Passage to read:
== == ==
There are some ways the U.S. government can help lay people and national security experts alike better assess the adequacy of the defense budget.

First, it can make data more accessible and understandable. It currently takes an expert level of knowledge to track, for example, U.S. defense spending over time. Defense budget data come in a variety of obscure categories such as “050” or “051,” “mandatory” versus “discretionary,” and “budget authority” versus “outlays.” Grab the wrong column or table for your analysis and you look foolish. Congress, in the Senate version of the 2021 National Defense Authorization Act, grasped this and included two well-considered new requirements for the Department of Defense to submit reports on military spending by allies and between the United States, China, and Russia. The requirement for spending comparisons for Russia and China is particularly well crafted, including the need to consider purchasing power parity and omitted spending categories. The executive branch can also make this all easier by including standard budget comparison data in its yearly defense budget briefing.
== == ==
Check your understanding:
• a. Please say whether each statement agrees with the passage on the defense budget. Answer yes or no, and quote the passage's deciding words.
(i) The Senate version of the 2021 National Defense Authorization Act required the Department of Defense to report on military spending by allies.
(ii) Tracking U.S. defense spending over time is easy for lay people.
(iii) The requirement for spending comparisons with Russia and China calls for considering purchasing power parity.
• b. Carry on the passage on the defense budget, beginning after its final sentence.
The data after this point come from a separate source and are unrelated to the passage on the defense budget.

Data:
== == ==
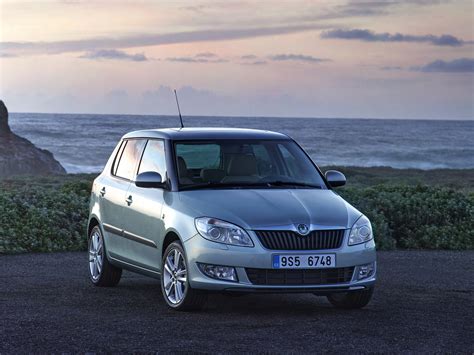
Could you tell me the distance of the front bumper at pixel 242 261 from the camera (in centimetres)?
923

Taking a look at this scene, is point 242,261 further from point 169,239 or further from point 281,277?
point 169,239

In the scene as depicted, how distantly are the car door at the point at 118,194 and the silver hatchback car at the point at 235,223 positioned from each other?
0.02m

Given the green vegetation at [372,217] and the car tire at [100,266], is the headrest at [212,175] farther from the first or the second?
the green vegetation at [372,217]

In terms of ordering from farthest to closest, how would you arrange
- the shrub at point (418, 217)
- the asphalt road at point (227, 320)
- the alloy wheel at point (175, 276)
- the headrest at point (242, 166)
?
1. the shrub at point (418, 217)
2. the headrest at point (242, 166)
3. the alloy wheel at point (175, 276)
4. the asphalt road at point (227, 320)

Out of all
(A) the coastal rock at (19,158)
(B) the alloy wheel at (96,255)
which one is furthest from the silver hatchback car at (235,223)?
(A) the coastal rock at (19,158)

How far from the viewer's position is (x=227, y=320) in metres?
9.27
== == ==
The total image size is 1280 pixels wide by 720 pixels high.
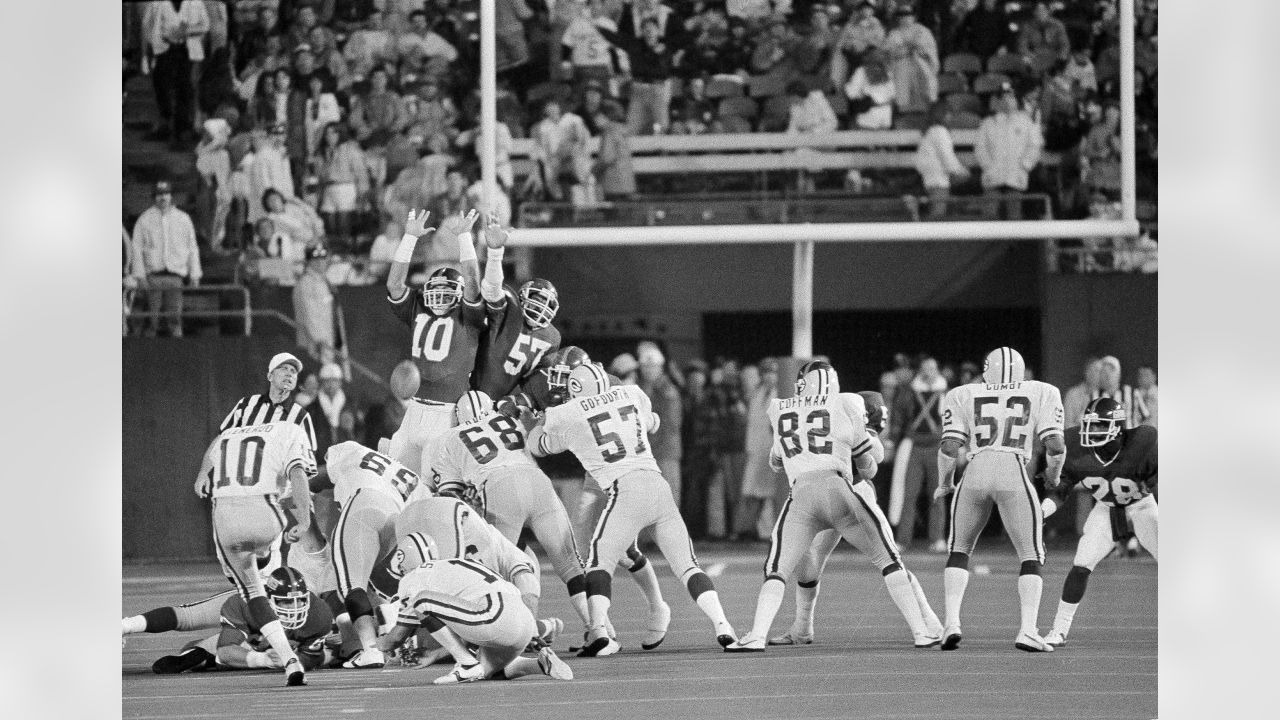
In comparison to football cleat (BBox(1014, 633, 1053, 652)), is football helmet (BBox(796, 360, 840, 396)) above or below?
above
== == ==
Answers by item number:
• a.
(i) Yes: "included two well-considered new requirements for the Department of Defense to submit reports on military spending by allies"
(ii) No: "It currently takes an expert level of knowledge to track, for example, U.S. defense spending over time."
(iii) Yes: "including the need to consider purchasing power parity and omitted spending categories"

• b.
Second, Congress should provide more transparency to the federal budget process. As the country emerges from the seven years spent under the Budget Control Act of 2011, Congress’ budget allocation decisions will once again lack a ready benchmark for comparison. Congress’ yearly budget resolution (referred to as the “302(a)” allocation) should be the occasion for discussion of risk and adequacy, but, more often than not, it is finalized in the classic smoke-filled room without accompanying explanation.

The final, and most important, improvement the administration can make is to rebuild the Department of Defense’s analytic capability, which has been cut or atrophied. Last year, the Government Accountability Office found that the Department of Defense has not kept relevant analysis products, such as concepts of operation, up to date, and thus, relevant assessments have suffered. The Government Accountability Office suggested that a telltale sign of this inadequacy is that Department of Defense analysis rarely deviates from those conducted by the services, suggesting that the Office of the Secretary of Defense has been co-opted. Perhaps because of these deficiencies, outside think tanks, rather than the Department of Defense, have performed many strategic assessments of late. The Department of Defense should take the opportunity to deliberately reconstitute a world-class analytic capability run by qualified analysts and leaders.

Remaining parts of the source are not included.